State releases first water quality data, drastically lowers health goal for GenX

State releases first water quality data, drastically lowers health goal for GenX

SOUTHEASTERN NORTH CAROLINA (WECT) - State officials have released the first results of water quality samples and an updated preliminary health assessment for concentrations of the unregulated compound GenX in drinking water.

On June 12, the NC Department of Health and Human Services shared a preliminary health protective level of 70,909 parts per trillion for GenX, more than 100 times greater than the average concentration of 631 parts per trillion found in the Cape Fear River in samples taken in 2013-14 by researchers measuring for the chemical. As such, officials stated the 631 ppt "would be expected to pose a low risk to human health," based on calculations used to determine the 70,909 parts per trillion figure.

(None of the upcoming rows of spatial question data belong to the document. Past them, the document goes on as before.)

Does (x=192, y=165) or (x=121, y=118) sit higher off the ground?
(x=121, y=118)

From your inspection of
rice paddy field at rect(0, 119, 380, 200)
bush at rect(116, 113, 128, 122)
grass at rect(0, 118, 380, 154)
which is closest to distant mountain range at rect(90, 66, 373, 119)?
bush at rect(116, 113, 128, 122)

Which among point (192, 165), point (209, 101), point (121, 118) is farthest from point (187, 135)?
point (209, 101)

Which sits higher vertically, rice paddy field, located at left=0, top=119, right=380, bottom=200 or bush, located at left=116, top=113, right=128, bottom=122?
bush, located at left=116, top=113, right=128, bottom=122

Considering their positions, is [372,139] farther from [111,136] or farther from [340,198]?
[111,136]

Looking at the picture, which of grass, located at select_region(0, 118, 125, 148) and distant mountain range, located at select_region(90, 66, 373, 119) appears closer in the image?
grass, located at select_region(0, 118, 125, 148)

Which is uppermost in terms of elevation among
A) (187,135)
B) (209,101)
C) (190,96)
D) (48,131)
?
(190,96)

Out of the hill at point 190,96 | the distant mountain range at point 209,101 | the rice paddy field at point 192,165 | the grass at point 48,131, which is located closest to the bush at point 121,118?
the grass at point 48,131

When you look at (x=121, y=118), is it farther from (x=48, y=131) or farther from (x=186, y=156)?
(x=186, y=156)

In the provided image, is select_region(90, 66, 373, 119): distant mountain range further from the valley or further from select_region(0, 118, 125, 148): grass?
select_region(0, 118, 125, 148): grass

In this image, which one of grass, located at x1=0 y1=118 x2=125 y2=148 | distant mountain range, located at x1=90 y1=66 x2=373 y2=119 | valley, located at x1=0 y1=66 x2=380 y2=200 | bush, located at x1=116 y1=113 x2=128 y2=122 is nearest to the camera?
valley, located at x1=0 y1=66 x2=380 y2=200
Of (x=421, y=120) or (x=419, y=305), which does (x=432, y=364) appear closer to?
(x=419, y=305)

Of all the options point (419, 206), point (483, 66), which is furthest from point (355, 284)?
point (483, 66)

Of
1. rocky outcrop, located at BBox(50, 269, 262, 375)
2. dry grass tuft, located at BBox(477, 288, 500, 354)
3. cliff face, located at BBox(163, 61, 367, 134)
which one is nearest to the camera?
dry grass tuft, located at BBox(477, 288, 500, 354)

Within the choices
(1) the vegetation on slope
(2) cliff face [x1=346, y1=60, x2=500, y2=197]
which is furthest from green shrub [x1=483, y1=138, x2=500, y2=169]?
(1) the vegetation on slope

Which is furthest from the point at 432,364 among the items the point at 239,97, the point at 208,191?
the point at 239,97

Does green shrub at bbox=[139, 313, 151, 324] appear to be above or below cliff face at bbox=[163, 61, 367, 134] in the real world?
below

On Friday, DHHS released an updated health goal, which is described as a non-regulatory, non-enforceable level of contamination below which no adverse health effects would be expected over a lifetime of exposure, to 140 ppt -- more than 4.5 times the 2013-14 average concentration of 631 ppt, and more than 500 times the initial health protective level of 70,909 ppt issued last month.

State regulators collected samples at 13 sites in the Wilmington and Fayetteville areas between June 19 and July 6. Results show higher concentrations near the point where Chemours' Fayetteville manufacturing facility was discharging GenX into the Cape Fear River, and much lower concentrations at the public water supply systems near the facility and 70 miles downstream in the Wilmington area.

As shown in the figure above, the concentration of GenX in Cape Fear Public Utility Authority's finished water on June 22, one day after Chemours stopped some of the GenX discharge into the river, was 1100 ppt in the sample analyzed by Test America (a lab under contract to Chemours), and 726 ppt in the sample analyzed by the EPA lab -- nearly eight times and just over five times, respectively, of the newly set health goal of 140 ppt. That number decreased to non-detectable and 87 ppt, respectively, in the July 6 sample. Finished water in both Brunswick and Pender counties followed a similar trend.

"Our goal is to protect the safety and health of all North Carolinians," said Mandy Cohen, secretary of the DHHS. "We are working closely with our partners at the Department of Environmental Quality to understand and communicate information in a timely manner, to help those impacted."

A statement from the office of New Hanover County Health Director Phillip Tarte mentioned optimism and a need to do more.

"The data from the state shows that the level of GenX in our water is substantially trending downward, and it is less than what was observed in the 2013 study," the statement read. "More research has to be done by the state and by the EPA on the human health effects, and more must be done to stop the discharge of any and all unregulated compounds into the Cape Fear River."

Six other perfluoroalkyl ether carboxylic acids (PFECAs) structurally similar to GenX were not included in the data released on Friday. In a Cape Fear Public Utility Authority study, several of those PFECAs exhibited peak areas two to 113 times greater than GenX.